Conforme a exposição de motivos do referido projeto de Lei “A falta de punição para quem comete crimes tributários não apenas privilegia os infratores, que não se sentem intimidados a não praticar os delitos, mas acaba por incentivar a prática de tais condutas pelos demais concorrentes. A sonegação, portanto, se revela uma atividade comercial de risco calculado, pois o pior cenário que o criminoso pode esperar é o do pagamento dos tributos e multas devidos, sendo certa a impunidade.” Este, combinado com o PLS 425/2017 [4], que trata sobre restrições para os o acesso aos benefícios contidos nos artigos 151 e 182 do CTN, e que dão o embasamento legal para os festivais de anistias tributárias que causam rombos na previdência e nas receitas públicas, são soluções no campo das receitas para o déficit público, uma vez que além dos REFIS constantes, o Programa de Regularização Tributária Rural (PRR) e o Programa Especial de Regularização Tributária (Pert) assinados pelo então presidente Temer custará aos cofres públicos numa estimativa conservadora outros 50 bilhões, em especial detrimento da Previdência. A JBS apenas, envolta em escândalos recentes, declarou dever ao fisco 2,4 bi.[5]

Um sistema tributário progressivo  e eficiente deve combinar mecanismos informatizados de fiscalização e cruzamento de dados com políticas de transparência e busca sobre ativos no exterior, com punição severa a evasão e sonegação fiscal e impostos inteligentes sobre o patrimônio líquido [6], heranças, pessoas jurídicas e seus lucros e dividendos. É o caso da Colômbia [7] que combinou uma forte fiscalização e política de transparência sobre o 0,1 % mais abastado a partir da divulgação dos Panama Papers com a criminalização da evasão fiscal com penas de até 9 anos, o que contribuiu para desnudar a chamada “Hidden Wealth” dos multimilionários colombianos em índices jamais alcançados anteriormente.

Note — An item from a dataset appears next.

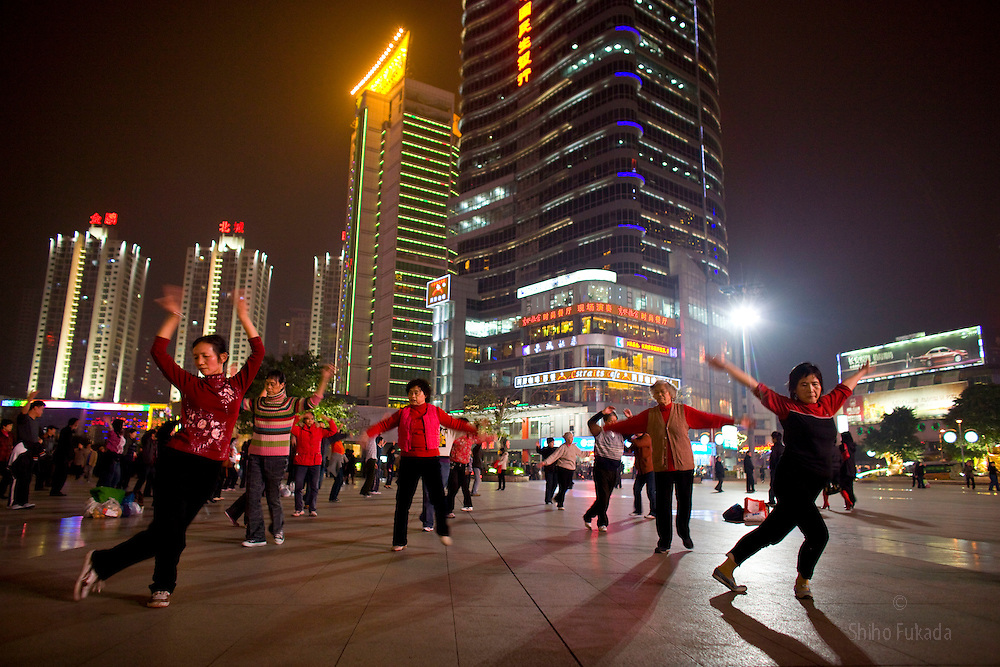 People enjoy night life in Chongqing, China, March 4, 2009.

Segundo estudo do Professor Gabriel Zucman, o topo da Pirâmide, os 0,01% dos mais ricos sonegam 25% dos impostos devidos escondendo ativos e renda de investimentos no exterior. São capazes de fazer isso porque eles têm acesso a vasta gama de serviços de dissimulação de riqueza, e pouco estímulo para não fazê-lo, pois temos no país uma verdadeira indústria da sonegação fiscal! Um debate real sobre o financiamento do Estado no Brasil tem que passar não por uma reforma da previdência que enfraquece o RGPS e ameaça o LOAS,o BPC e demais auxílios, mas sim pelas reformas tributária, fiscal e bancária.

Portanto, um verdadeiro e efetivo pacote legislativo a fim de combater crimes no país deve levar em conta a principal (junto da dívida pública, mas isso já é outra história) vilã de nossas receitas, ou seja, a evasão e sonegação fiscal, combinada com a parca e ineficaz taxação regressiva no país e os sucessivos festivais de abatimentos tributários. Caixa 2 eleitoral não faz cócegas perto do Caixa 2 das empresas e da elite econômica e financeira do país.